Historic Falcon Heavy launch scheduled: What to know

The Space Coast is owning up to its nickname as research and launch activity ramps up for the planned Tuesday ascent of SpaceX's Falcon Heavy rocket.

This mega mission is scheduled to blast off at 1:30 p.m. from the very same pad (39A) used for the Apollo missions. SpaceX's pad was damaged in September 2016 when a rocket exploded.

The Falcon Heavy rocket will be a test launch, starting cost $90 million. This heavy lift vehicle can place about 68.3 metric tons in low Earth orbit. The most a rocket has carried to orbit was the Saturn V with about 118 metric tons, used in the Apollo program in the 1960s and 1970s, and to launch the Skylab space station. The most recent version of a single Falcon 9 rocket can lift 13.2 tons.

Weather won’t likely prevent the launch, which has an 80 percent go. The forecast includes thick clouds with 10 to 15 mph south winds.

Here's more about the historic Falcon Heavy liftoff:

It is a test flight.

It is essentially three rockets bolted together to make the heavy vehicle.

Falcon Heavy weighs more than 3.1 million pounds (loaded with kerosene and liquid oxygen) and it's about 229 feet tall.

The middle booster will carry Elon Musk’s own Red Tesla Roadster. The Roadster is planned to be near Mars’ orbit in a precession Earth Mars elliptical orbit around the sun. The mission will try to prove that it is possible to put payloads into an orbit intersecting Mars. This would help in the mission to put humans in Mars.

Musk presented this project in 2011, and he planned to roll out the heavy rocket in Southern California in late 2012. He hoped for a launch at some point in 2013 -- it was obviously delayed. The rockets were put in position in pad 39A and tested in December 2017.
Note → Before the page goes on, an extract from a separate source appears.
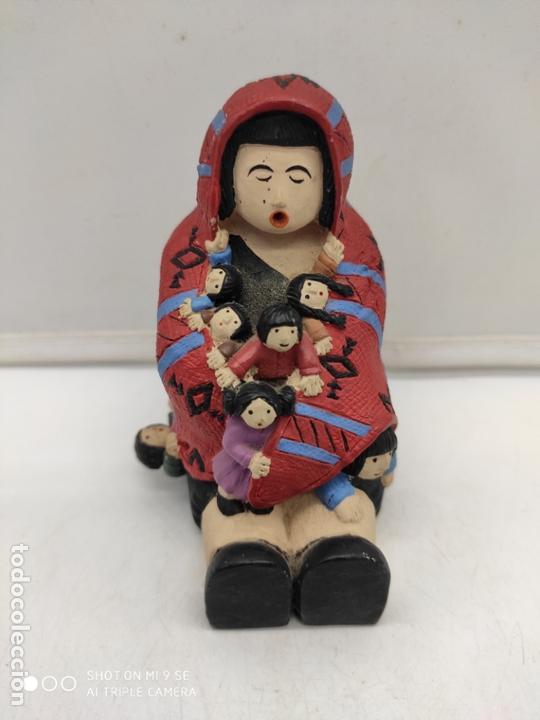 Arte: Original figura antigua de señora indigena arropando a niños con su poncho pintada a mano . - Foto 6 - 171828693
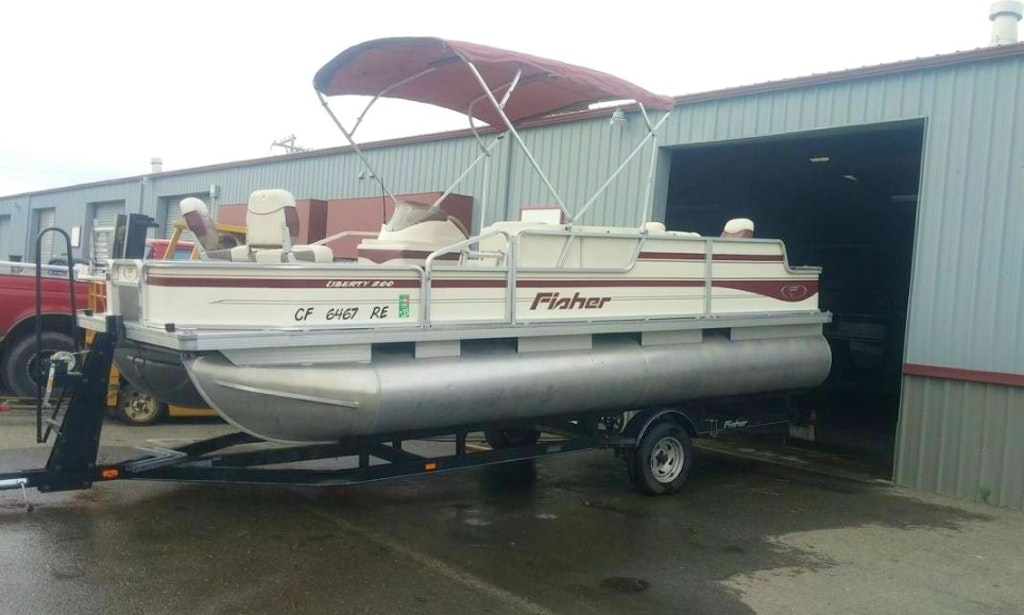 Rent The 21 Foot Fisher Liberty 200 Pontoon Boat In Sacramento  California. Boat Rentals in Sacramento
Falcon Heavy rockets cost a fraction of the price of the future Space Launch System rockets, which are planned to have more lift and put a space craft further into space, to Jupiter and beyond. They will probably not be ready until the mid-2020s.

Each rocket has nine engines, making it 27 engines in total that need to ignite in tandem.

The two side rockets will jettison from the center rocket two and a half minutes after liftoff. The center booster will continue for a bit longer before engines are shut off.

All three rockets are planned to land back on Earth: two back at the Cape, and the heavier rocket at an Atlantic barge platform called “Of course, I still love you.”

There is a good chance that this launch may fail (but we certainly hope not!).

If successful, there will be more heavy launches during the first half of 2018 from Cape Canaveral.

Central Florida residents, especially those near the coast -- but as far away as metro Orlando -- may hear a sonic boom.